Previous studies have revealed that the expression levels of miR-146a was significantly increased in gastric epithelial cells following the stimulation by H. pylori (20,30). Whether H. pylori-induced IL-17A can enhance the expression of miR-146a in SGC-7901 cells was further investigated in the present study. As presented in Fig. 2A, the expression levels of miR-146a were significantly increased in SGC-7901 cells treated with 1 and 10 ng/ml IL-17A over 12 h compared with the control; but no significant difference was observed in SGC-7901 cells treated with 0.01 or 0.1 ng/ml IL-17A. In addition, the expression of miR-146a was significantly upregulated from 6–24 h following treatment with 10 ng/ml IL-17A compared with the control; expression peaked at 12 h and reduced thereafter (Fig. 2B). These results suggested that miR-146a expression is increased in gastric epithelial cells upon the stimulation with IL-17A.

A previous study indicated that IL-17A induced the production of proinflammatory cytokines via the NF-κB signaling pathway (31). Thus, whether miR-146a regulated proinflammatory cytokines in a NF-κB-dependent manner was investigated. As presented in Fig. 3A, luciferase report assays revealed that miR-146a mimics significantly inhibited the activity of NF-κB compared with the control. Furthermore, IRAK1 and TRAF6 have been reported as two potential targets of miR-146a, and are involved in the activation of NF-κB (30). In the present study, miR-146a significantly reduced the protein expression of IRAK1 and TRAF6 upon stimulation with IL-17A (Fig. 3B). To further determine the biological functions of IRAK1 and TRAF6 on IL-17A-stimulated inflammatory responses, specific siRNAs were used to inhibit the expression of IRAK1 and TRAF6 (Fig. 3C).
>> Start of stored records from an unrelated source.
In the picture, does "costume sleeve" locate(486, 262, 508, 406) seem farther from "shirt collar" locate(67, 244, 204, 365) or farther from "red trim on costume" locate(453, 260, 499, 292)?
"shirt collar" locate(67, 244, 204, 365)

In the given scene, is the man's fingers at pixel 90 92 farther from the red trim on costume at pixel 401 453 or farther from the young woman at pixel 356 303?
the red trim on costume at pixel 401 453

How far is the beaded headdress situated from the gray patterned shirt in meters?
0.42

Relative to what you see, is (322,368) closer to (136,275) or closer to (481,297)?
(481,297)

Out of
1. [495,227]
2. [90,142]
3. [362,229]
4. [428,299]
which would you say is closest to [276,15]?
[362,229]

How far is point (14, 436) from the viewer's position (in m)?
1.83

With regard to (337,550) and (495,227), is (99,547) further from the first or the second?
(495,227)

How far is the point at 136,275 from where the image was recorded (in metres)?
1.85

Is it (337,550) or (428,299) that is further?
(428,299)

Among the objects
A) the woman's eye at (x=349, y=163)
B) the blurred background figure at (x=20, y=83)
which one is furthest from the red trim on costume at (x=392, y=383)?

Western blot analysis revealed that downregulation of IRAK1 and TRAF6 significantly decreased the protein levels of GRO-α and IL-8 compared with the control (Fig. 3D), which suggested that IL-17A-induced expression of miR-146a may suppress the expression of IRAK1 and TRAF6, attenuating NF-κB activity and affecting inflammation.

Previous studies revealed that miR-146a participated in the negative feedback regulation of inflammation during H. pylori infection (20–22,30); thus the effects of miR-146a on IL-17A-induced inflammatory responses in SGC-7901 cells were investigated. The expression levels of miR-146a in transfected SGC-7901 cells were determined using RT-qPCR (Fig. 4A). As presented in Fig. 4B, SGC-7901 cells were transfected with miR control or miR-146a mimics followed by treatment with IL-17A. As presented in Fig. 4B, miR-146a mimics significantly decreased the protein levels of GRO-α and IL-8 compare with the control. In summary, these data suggested that miR-146a serves a potential role in IL-17A-induced inflammatory responses.

To determine whether the expression levels of IL-17A were increased in H. pylori-infected gastric mucosa in vivo, the mRNA expression of IL-17A in gastric mucosa tissues from patients with H. pylori infection was determined. The mRNA levels of miR-146a and IL-17A were evaluated in gastric mucosa tissues from 20 patients with H. pylori-induced chronic gastritis and 20 healthy donors. The results of RT-qPCR revealed that the expression levels of IL-17A and miR-146a (Fig. 5A and B) were upregulated in H. pylori-infected gastric mucosa tissues compared with the normal tissues. Furthermore, Pearson's correlation analysis indicated a positive correlation between the mRNA levels of miR-146a and IL-17A (R²=0.5829, P<0.0001; Fig. 5C), suggesting that miR-146a is correlated with the production of IL-17A in H. pylori-infected human gastric mucosa.